START PAGE EXTRACT

Masking, also known as fortressing, is a coping mechanism that many people, especially Autistic people, employ to navigate social interactions and life in general. It involves creating a facade or adopting social personas to blend in and protect ourselves from potential harm or rejection. For Autistic people, masking goes beyond surface-level adaptations. It often involves enduring pain and discomfort, having really poor boundaries and exhibiting trauma responses as a means of self-preservation. This article aims to explore the profound impact of masking, the experience of fortressing, and the longing for authenticity among Autistic people.

 

Understanding Masking:

 

Masking is a complex phenomenon that emerges from the desire to belong. It is often described as something Autistic people do to “fit in”. Logically then the next question ought to be “why aren’t we allowed in?” but unfortunately the “experts” didn’t focus on our social environment and how we fortress ourselves to avoid the pain caused by judgment and rejection. Autistics may imitate the behaviour and interests of others to align with social groups or workplaces, even if it doesn’t align with our authentic preferences. We may agree to do things that we are uncomfortable doing, go places that we don’t want to go and say yes when we really mean no. Our social personas we create can entertain others, be the life and soul of the party or be the class clown – all as a way to protect our inner selves from rejection and ridicule.

END PAGE EXTRACT
START DATA FOR ANALYSIS

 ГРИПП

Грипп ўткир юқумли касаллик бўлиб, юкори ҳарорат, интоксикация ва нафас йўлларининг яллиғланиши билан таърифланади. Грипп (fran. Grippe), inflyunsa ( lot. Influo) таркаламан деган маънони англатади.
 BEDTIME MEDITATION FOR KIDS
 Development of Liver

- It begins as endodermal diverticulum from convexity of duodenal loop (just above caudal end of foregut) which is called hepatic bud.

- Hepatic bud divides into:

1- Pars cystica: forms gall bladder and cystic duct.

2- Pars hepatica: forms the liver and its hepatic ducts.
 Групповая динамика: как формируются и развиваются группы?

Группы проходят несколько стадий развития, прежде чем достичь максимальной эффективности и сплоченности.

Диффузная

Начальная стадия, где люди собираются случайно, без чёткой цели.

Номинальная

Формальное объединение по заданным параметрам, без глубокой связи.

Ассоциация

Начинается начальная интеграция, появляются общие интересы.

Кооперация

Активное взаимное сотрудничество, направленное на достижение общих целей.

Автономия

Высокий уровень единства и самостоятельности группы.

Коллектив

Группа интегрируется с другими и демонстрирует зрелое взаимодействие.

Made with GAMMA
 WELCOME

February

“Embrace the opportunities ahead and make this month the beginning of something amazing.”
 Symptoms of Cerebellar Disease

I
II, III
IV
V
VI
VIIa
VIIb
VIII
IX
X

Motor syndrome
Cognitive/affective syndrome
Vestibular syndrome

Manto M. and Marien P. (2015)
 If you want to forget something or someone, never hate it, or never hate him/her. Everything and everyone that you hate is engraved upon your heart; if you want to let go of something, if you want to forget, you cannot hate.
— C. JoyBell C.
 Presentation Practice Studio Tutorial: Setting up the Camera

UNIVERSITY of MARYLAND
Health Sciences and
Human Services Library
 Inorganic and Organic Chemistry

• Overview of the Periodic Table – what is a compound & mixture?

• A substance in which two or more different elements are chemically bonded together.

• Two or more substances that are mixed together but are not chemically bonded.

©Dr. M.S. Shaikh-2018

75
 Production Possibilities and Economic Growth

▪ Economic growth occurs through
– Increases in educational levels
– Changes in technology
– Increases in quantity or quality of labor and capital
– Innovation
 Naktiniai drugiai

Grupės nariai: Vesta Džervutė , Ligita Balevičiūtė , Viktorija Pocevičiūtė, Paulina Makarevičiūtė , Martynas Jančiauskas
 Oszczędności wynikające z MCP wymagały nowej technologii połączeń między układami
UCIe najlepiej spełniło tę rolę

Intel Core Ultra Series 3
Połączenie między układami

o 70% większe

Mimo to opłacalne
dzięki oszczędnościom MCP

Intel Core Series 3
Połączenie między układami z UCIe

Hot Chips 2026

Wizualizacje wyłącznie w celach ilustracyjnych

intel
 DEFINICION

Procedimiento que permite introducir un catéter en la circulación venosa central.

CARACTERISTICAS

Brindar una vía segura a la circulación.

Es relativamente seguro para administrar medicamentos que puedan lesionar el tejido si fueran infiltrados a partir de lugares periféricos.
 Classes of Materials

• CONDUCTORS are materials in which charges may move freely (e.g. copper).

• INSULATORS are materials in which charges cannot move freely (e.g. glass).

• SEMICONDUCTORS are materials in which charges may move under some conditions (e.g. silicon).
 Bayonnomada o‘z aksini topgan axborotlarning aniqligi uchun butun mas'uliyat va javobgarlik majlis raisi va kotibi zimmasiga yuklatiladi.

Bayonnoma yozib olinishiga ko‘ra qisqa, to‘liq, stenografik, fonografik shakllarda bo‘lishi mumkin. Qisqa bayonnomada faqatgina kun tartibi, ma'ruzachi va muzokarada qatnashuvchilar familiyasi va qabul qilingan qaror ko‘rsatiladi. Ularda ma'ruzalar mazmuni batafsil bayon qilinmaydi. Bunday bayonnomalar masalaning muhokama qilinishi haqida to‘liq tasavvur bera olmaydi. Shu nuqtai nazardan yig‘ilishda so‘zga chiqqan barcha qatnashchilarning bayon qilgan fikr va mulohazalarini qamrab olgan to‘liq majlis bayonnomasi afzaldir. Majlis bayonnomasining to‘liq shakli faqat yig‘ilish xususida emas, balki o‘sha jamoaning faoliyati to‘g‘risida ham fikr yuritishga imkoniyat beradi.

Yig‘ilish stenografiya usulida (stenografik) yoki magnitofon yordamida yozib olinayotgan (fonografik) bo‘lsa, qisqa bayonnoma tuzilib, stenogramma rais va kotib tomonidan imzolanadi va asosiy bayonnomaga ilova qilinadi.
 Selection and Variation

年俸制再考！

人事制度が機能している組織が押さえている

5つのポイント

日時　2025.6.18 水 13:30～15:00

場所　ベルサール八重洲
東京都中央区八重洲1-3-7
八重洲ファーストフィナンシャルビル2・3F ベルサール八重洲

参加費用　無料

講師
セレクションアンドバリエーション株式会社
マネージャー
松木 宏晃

END DATA FOR ANALYSIS

Reproduce word for word the part of the masking article that starts at "Masking, also known" and stops after "among Autistic people.".

### ANSWER SPACE
Masking, also known as fortressing, is a coping mechanism that many people, especially Autistic people, employ to navigate social interactions and life in general. It involves creating a facade or adopting social personas to blend in and protect ourselves from potential harm or rejection. For Autistic people, masking goes beyond surface-level adaptations. It often involves enduring pain and discomfort, having really poor boundaries and exhibiting trauma responses as a means of self-preservation. This article aims to explore the profound impact of masking, the experience of fortressing, and the longing for authenticity among Autistic people.